• Input:
- - - - -
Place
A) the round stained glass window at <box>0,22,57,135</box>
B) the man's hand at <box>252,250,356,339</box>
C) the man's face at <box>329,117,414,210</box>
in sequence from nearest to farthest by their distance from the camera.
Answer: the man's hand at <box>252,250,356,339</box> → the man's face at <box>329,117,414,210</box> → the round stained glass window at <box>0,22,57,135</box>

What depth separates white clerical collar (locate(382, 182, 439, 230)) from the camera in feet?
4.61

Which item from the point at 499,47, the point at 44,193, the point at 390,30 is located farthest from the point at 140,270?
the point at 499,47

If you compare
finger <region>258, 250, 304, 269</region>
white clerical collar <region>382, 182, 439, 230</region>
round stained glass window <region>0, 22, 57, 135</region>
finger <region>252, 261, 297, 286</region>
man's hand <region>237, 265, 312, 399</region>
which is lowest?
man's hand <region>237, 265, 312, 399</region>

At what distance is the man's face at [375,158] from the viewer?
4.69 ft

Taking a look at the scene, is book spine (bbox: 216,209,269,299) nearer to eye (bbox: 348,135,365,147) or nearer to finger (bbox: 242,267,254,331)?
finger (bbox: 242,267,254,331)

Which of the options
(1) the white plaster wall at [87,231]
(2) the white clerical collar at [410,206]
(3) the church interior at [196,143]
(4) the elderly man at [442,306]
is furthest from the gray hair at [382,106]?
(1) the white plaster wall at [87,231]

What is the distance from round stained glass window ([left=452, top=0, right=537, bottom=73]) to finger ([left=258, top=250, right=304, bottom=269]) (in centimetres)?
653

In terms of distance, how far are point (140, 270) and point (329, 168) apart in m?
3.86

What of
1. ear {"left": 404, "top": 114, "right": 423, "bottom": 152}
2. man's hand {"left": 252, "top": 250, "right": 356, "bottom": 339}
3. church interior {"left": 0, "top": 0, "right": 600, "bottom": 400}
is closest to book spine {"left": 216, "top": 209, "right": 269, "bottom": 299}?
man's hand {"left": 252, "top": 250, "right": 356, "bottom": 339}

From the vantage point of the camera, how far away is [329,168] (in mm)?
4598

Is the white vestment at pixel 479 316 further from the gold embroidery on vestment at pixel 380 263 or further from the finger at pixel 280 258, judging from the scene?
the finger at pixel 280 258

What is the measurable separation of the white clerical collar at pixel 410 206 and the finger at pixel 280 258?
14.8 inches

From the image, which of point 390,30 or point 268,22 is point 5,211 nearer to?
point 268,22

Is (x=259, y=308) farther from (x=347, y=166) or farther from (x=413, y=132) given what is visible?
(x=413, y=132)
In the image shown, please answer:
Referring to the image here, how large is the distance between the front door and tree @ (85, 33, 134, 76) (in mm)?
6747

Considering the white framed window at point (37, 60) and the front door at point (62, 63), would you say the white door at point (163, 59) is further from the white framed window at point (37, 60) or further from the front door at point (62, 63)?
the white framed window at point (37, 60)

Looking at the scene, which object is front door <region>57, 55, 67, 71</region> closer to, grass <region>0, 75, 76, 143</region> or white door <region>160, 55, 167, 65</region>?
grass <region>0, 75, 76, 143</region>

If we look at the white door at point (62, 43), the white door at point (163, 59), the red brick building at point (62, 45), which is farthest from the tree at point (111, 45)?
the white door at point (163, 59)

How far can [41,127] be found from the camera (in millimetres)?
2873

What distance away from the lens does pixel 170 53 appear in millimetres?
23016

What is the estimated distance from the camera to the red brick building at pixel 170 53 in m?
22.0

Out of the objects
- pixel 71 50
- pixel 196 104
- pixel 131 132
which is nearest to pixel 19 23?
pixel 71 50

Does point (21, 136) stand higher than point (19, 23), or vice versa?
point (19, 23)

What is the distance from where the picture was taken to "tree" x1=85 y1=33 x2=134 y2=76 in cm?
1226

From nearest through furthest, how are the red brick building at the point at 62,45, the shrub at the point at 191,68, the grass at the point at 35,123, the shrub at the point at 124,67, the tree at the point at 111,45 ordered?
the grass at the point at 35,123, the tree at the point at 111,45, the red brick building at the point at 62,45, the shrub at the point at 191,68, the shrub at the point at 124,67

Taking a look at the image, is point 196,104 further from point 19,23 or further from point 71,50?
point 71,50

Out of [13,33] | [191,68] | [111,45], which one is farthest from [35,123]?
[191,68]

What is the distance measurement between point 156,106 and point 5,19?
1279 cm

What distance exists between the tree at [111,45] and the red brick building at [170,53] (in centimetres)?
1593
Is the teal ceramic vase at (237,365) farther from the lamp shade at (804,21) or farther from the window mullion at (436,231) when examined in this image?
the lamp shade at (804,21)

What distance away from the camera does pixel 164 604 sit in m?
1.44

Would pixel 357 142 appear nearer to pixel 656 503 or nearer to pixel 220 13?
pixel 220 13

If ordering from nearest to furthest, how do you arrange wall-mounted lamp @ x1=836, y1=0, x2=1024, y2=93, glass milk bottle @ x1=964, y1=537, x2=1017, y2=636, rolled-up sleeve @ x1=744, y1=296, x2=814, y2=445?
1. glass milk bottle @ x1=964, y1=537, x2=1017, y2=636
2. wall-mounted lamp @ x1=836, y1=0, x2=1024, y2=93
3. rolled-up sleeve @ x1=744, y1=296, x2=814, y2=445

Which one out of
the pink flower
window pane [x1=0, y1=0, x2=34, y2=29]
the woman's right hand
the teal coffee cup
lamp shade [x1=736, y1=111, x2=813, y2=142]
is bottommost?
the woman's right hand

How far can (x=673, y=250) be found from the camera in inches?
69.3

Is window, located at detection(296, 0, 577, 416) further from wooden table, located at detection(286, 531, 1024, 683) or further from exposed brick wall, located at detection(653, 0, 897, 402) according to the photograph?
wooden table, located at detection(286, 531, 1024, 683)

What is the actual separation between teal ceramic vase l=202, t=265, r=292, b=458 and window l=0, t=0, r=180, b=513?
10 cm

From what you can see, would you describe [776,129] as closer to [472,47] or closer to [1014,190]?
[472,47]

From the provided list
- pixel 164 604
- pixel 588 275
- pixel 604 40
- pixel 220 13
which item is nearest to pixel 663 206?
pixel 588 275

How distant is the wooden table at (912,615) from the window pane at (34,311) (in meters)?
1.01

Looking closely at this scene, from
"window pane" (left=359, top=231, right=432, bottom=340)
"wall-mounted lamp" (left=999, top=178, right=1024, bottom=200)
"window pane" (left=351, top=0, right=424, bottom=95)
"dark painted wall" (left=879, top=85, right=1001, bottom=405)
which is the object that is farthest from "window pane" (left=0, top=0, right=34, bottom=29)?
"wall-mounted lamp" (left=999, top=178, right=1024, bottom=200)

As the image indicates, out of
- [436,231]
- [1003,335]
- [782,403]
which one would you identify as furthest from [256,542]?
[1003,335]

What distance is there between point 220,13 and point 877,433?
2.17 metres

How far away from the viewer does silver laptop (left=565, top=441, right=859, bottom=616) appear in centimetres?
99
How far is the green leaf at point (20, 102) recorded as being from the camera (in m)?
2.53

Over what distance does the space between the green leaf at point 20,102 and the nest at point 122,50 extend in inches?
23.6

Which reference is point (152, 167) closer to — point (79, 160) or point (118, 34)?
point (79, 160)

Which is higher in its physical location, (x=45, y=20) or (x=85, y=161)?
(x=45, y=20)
- - - - -
Please return, unchanged, the part of the records that opens with their first line and closes with the line containing "in sequence from", both included.

Place
A) the round stained glass window at <box>0,22,57,135</box>
B) the man's hand at <box>252,250,356,339</box>
C) the man's face at <box>329,117,414,210</box>
in sequence from nearest to farthest by their distance from the camera.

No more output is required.